======== Page excerpt ========
Chinese electronic-parts supplier Wingtech is the latest company to face a setback amid the U.S.-China tech war, after Dutch authorities froze control of its local subsidiary in a sign of new risks for Chinese tech firms’ overseas investments.
Semiconductor manufacturer Nexperia, a European unit of the Chinese tech company, is under temporary external management following an order from the Dutch Ministry of Economic Affairs, Wingtech said in a stock exchange filing on Monday.
The rare move by local authorities was the latest example of increasing operational risks for Chinese tech companies amid intensified U.S.-China tensions, analysts said.
The case was likely “a dispute within the company’s internal management”, but authorities could have factored political considerations into their rulings, said Kenny Ng, a strategist at Everbright Securities International.
“Three to five years ago, the areas most affected were typically mineral resources and raw materials development,” he said. “With the recent trade tensions and tech competition between China and the U.S., such cases will likely become more common in the tech sector.”
======== Supplied records ========
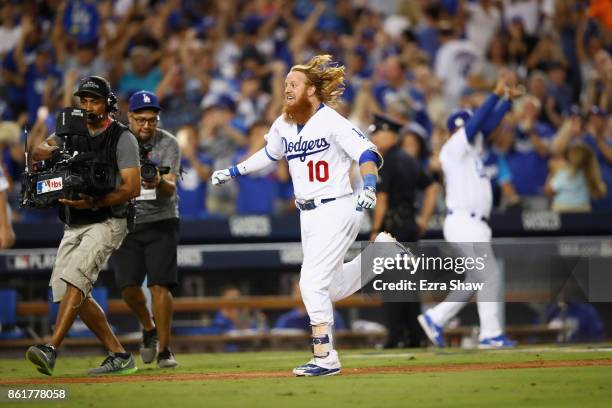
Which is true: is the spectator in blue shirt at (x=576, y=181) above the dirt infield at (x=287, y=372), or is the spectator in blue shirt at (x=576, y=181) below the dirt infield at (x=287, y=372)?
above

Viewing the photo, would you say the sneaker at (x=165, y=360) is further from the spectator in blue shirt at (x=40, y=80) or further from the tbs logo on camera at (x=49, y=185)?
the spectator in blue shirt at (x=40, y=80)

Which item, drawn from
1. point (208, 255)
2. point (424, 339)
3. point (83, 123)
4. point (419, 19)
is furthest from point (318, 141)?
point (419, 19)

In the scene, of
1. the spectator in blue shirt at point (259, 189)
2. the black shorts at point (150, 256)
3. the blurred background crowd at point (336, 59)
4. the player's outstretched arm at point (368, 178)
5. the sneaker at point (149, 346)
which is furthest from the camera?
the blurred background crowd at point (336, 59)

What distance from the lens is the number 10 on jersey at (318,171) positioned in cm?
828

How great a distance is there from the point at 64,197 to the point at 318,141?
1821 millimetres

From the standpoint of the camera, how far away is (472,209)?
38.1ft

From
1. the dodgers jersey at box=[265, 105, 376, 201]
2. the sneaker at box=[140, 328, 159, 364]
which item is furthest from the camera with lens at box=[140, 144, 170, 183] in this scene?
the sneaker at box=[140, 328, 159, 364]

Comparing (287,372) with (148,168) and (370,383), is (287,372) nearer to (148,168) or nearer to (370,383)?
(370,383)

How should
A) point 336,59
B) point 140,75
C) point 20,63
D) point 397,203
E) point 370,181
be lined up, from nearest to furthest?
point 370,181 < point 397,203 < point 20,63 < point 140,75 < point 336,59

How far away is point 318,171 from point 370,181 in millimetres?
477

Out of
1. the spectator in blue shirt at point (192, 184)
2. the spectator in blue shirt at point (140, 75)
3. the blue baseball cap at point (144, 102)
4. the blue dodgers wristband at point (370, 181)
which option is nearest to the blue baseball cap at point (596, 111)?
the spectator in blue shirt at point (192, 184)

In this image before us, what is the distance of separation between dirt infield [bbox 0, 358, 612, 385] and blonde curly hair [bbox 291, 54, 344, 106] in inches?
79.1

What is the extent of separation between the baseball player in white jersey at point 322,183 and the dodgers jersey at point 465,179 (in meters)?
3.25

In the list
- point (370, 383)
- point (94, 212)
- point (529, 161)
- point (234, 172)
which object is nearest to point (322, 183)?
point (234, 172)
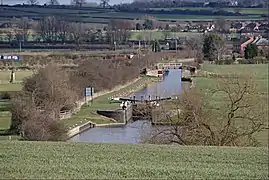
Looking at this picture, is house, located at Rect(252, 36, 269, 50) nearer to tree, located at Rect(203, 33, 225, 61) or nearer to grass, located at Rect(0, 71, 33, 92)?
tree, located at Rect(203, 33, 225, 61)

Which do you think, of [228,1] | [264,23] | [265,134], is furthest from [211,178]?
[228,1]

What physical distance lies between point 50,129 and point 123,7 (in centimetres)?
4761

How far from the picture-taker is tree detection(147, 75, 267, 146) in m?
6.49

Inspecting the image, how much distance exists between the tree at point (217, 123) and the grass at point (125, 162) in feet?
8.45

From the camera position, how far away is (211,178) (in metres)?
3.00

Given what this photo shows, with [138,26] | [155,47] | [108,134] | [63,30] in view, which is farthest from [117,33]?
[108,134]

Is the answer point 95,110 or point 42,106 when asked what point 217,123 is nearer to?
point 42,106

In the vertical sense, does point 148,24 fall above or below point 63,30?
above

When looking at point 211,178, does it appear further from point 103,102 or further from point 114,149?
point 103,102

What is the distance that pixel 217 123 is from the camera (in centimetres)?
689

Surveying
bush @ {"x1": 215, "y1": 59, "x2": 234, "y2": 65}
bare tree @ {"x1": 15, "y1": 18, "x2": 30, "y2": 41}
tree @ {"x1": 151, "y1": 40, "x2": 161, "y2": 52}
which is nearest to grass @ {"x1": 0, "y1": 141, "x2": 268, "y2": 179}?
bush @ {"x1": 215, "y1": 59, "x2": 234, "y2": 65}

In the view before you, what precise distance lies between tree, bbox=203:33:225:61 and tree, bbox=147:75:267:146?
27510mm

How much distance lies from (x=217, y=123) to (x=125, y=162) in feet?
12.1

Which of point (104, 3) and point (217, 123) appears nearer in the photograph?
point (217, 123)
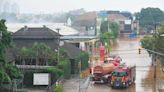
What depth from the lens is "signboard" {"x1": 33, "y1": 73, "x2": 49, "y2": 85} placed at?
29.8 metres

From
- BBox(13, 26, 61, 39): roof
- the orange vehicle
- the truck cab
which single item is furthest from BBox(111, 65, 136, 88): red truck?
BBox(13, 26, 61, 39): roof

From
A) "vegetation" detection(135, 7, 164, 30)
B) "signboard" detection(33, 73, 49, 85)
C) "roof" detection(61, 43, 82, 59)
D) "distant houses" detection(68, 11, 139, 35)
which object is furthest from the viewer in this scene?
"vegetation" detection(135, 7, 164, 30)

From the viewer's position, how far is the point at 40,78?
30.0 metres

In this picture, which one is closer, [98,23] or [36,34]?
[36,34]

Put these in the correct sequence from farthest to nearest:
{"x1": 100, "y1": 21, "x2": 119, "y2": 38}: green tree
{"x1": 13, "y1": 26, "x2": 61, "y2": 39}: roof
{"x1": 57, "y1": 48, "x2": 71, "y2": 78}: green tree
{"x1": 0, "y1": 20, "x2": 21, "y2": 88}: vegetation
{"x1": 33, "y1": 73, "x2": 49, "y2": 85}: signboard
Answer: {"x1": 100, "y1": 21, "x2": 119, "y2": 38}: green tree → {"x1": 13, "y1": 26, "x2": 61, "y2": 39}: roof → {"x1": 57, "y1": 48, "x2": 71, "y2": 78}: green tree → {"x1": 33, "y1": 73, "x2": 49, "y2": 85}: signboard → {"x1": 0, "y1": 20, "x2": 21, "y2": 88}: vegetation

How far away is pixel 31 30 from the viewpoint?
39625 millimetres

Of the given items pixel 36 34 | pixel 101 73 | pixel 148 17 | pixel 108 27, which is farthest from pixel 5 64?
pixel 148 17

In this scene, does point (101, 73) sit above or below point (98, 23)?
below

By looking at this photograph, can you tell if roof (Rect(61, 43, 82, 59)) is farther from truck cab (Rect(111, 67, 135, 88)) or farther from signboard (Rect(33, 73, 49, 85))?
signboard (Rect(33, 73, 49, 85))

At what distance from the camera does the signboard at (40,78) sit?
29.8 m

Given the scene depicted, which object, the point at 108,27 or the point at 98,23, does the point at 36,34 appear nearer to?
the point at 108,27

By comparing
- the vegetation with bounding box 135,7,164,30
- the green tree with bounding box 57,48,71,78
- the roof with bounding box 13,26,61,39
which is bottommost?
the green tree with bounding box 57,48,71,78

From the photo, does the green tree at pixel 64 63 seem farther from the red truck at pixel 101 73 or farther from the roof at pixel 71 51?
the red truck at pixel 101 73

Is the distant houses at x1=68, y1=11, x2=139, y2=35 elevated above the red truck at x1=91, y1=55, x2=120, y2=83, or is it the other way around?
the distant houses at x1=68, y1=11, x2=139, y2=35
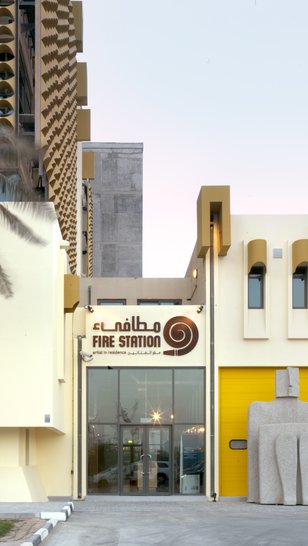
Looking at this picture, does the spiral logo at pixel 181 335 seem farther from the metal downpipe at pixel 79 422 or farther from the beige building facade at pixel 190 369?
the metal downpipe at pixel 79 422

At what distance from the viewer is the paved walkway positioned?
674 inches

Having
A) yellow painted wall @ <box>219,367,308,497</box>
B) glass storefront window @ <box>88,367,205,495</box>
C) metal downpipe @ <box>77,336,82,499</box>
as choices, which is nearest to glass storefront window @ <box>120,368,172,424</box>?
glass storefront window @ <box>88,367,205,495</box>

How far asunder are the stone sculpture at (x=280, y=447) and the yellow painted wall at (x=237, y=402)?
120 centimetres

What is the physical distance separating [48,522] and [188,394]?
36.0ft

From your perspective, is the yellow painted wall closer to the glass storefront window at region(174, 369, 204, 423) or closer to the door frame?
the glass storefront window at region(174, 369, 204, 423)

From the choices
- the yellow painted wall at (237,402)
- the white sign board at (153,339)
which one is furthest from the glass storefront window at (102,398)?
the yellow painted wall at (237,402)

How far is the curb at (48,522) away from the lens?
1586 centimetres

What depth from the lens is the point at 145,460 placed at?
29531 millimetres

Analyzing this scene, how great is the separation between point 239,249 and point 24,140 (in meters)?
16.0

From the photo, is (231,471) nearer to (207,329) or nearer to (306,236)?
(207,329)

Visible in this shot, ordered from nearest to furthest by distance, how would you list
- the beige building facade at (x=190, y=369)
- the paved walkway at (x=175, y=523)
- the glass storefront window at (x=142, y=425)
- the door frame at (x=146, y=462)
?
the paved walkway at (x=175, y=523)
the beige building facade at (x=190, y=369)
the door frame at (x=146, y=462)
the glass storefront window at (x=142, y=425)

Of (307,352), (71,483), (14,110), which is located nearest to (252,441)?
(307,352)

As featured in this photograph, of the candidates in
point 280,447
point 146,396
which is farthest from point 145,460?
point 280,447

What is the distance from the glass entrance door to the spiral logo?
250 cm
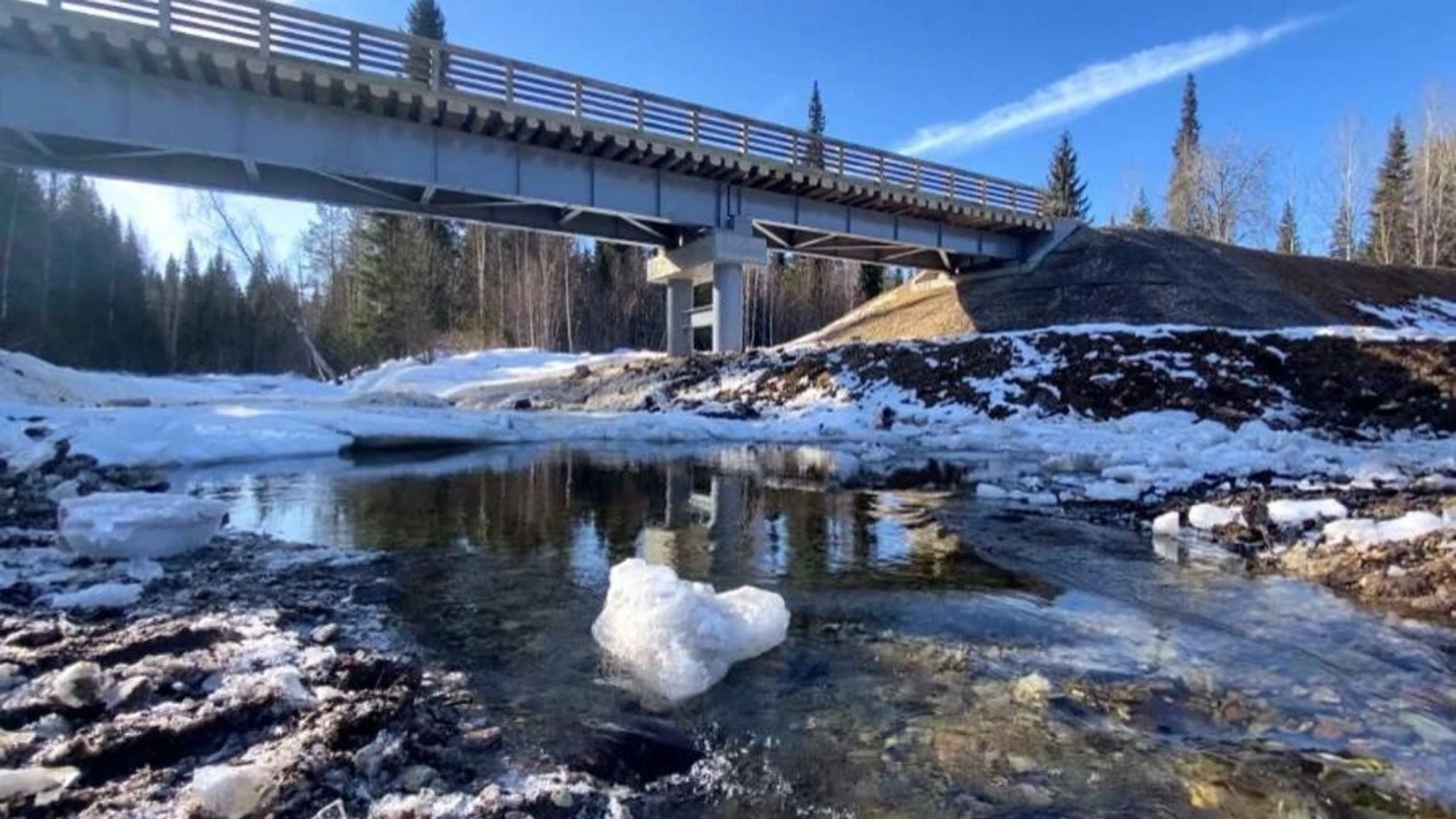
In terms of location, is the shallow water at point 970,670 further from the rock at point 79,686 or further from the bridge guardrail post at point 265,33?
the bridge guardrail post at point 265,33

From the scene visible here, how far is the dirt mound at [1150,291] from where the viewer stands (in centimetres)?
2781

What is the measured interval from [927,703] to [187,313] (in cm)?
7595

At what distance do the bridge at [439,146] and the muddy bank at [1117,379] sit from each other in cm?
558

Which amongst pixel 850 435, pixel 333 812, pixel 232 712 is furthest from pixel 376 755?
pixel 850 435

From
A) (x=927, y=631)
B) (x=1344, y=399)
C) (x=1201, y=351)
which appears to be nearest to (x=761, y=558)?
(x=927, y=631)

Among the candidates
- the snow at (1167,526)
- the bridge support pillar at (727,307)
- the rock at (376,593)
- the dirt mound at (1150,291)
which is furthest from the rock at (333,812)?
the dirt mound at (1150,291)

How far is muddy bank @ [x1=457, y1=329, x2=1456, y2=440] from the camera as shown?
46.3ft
========
--- Direction A ---
List every company named in the Wingtech news excerpt above.
--- Direction B ---
Collect each line of the listing that contains the word "distant", treating uppercase and lowercase letters as distinct.

--- Correct result A ---
Wingtech
Nexperia
Everbright Securities International

--- Correct result B ---
D) "distant houses" detection(68, 11, 139, 35)
Is the distant houses at x1=68, y1=11, x2=139, y2=35 elevated above the red truck at x1=91, y1=55, x2=120, y2=83, or is it the other way around?
the distant houses at x1=68, y1=11, x2=139, y2=35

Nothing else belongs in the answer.